Previously in this series: If Julian of Norwich Were Your Professor
If Stephen Colbert were your dad, you would have a lot of strange memories from your childhood. For instance, you’d remember taking fishing trips when you didn’t pack any fishing rods or tackle. Instead, you stood side by side at the water’s edge, as Stephen Colbert proclaimed to the fish that becoming someone’s dinner was just their job, and what were they, some kind of slackers? One by one, the fish leapt from the water, silvery scales flashing in the sun as they landed, flailing, at your feet. You’re pretty sure a passing bear gutted and cleaned the fish for you, and that you, your dad, and the bear ate together like kings over the grill at the picnic shelter. “Did that really happen?” you sometimes think of asking him. “Or was it like that time I had a fever and I told you there was a bald eagle perched at the end of my bed, and you just said he owed you a favor?” But you don’t ask him. It’s better that way.
If Stephen Colbert were your dad, he would have explained death to you so gently when you were four years old that you got impatient with all the crying adults at your grandfather’s funeral. ‘Cause death is no big deal, didn’t they understand? Just the next great adventure.
If Stephen Colbert were your dad, you would have grown up calling Neil DeGrasse Tyson “Uncle Neil”, and on your 12th birthday, he would have named a star after you.
The first time you fell in love and got your heart broken, Stephen Colbert would make you laugh, which would make you angry. You’d tell your best friend that he just didn’t get it—maybe dads never do. Later, you’d run into your ex, who’d look hunted. There would be dark circles under their eyes and claw marks on their hands. “This giant fucking eagle scratches at my window every night,” they’d tell you in a hollow voice. “It just sits there, watching me. I haven’t slept in weeks. No one believes me.”
During Thanksgiving, you and your dad, who is Stephen Colbert, would go outside and throw a football around after dinner. He’d end up passing the ball to you so hard that it sailed right over your head, over the house, through the stratosphere, and into near earth orbit. Magical green sparks would still be shooting from his fingertips when you stopped gaping and looked back at him. “Better not mention this to your mother,” he’d say sheepishly. “I sort of let her believe that I lost all my powers when I dissolved my Super PAC.”
One time, in high school, when you were visiting the set of The Colbert Report, a hand appeared from underneath the giant C-shaped desk and offered you a venti chai latte. You’d seen the show before, you’d just assumed the whole “Starbucks under the desk” thing was a gag. “Good! I told them to take care of you,” is all your dad will say on the subject when you ask him about it later.
When you were a kid, you wouldn’t want to sit next to Stephen Colbert during church because he sang “so loud, oh my God, Dad, can you not?” Nowadays, even though you aren’t really sure how religious you still are, you still sit right up front at Mass on every visit home, singing along with the harmony, because Stephen Colbert always sings the harmony, and because you’re in your twenties now, and his beard has turned white, and you know that one day he’s going to die.
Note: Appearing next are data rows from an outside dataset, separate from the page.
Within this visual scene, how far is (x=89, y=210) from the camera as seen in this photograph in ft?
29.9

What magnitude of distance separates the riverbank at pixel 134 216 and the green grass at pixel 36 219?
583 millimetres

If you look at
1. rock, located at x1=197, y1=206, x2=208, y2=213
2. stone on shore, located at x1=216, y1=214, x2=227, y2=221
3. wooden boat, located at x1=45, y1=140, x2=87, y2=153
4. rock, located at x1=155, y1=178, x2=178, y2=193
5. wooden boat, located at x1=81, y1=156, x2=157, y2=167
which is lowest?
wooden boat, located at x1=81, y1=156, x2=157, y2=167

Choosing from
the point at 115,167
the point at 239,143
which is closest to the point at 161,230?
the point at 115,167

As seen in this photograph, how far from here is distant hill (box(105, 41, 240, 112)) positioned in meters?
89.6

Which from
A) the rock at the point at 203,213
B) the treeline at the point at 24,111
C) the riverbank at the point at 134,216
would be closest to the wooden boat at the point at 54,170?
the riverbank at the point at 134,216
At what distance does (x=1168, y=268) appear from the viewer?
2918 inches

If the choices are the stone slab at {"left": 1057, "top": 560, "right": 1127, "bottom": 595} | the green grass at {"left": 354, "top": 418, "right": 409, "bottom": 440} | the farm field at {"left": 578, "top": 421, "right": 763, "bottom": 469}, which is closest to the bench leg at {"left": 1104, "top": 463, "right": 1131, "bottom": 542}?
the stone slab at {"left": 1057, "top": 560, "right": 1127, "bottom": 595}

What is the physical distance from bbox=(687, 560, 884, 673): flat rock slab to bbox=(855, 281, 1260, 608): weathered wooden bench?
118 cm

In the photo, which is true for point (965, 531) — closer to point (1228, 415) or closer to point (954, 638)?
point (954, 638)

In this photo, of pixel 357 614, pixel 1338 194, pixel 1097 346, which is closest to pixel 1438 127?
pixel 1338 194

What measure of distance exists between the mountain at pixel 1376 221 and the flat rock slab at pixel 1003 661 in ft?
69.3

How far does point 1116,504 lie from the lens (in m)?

You know that Stephen Colbert understands oppressive systems, like racism and misogyny, because he was the one who taught you about them. So you’d be really confused when you heard that his writing staff consists of seventeen men and two women, all white. You’re sure there’s a good explanation — like, maybe literally every woman of color in the New York comedy scene turned him down? You’ll ask him the next time you talk to him. He wouldn’t act like a hypocrite for no reason, he wouldn’t, he’s your dad.
If Stephen Colbert were your dad, he’d steal your phone and look through your most-played iTunes tracks. All your favorite bands would start showing up as Late Show musical guests. When you finally made the connection, he’d be totally smug, like he just pulled off the world’s greatest practical joke.
When you got engaged, you’d take your fiance(e) to meet Stephen Colbert for dinner. He’d be warm and charming during the meal, but just before he got into his cab he’d turn to you with mournful eyes, and confess that now he finally knew how Elrond felt when his daughter Arwen gave up her life’s grace to marry Aragorn and become Queen of Gondor instead of sailing to the Undying Lands with the rest of her people. You’d assure him you’re only moving to Boston, and that unlike Arwen, you have access to Greyhound, and he’d sob into your shoulder a little.
If Stephen Colbert were your dad, he wouldn’t be able to help you with your French homework, but on your birthday he would sing “Happy Birthday” to you over the phone in perfect Sindarin.
If Stephen Colbert were your dad, you’d be his date to occasional red carpet events. People there would always be asking you what the real Stephen Colbert was like—you know, when he’s not in character, and there aren’t any cameras around. “That’s for us to know, and you to figure out,” you’d answer, not in a mean way, and then you and your dad, who is Stephen Colbert, would trade matching, enigmatic smiles as the cameras went off around you, and your teeth glinted inscrutably in the flashbulbs.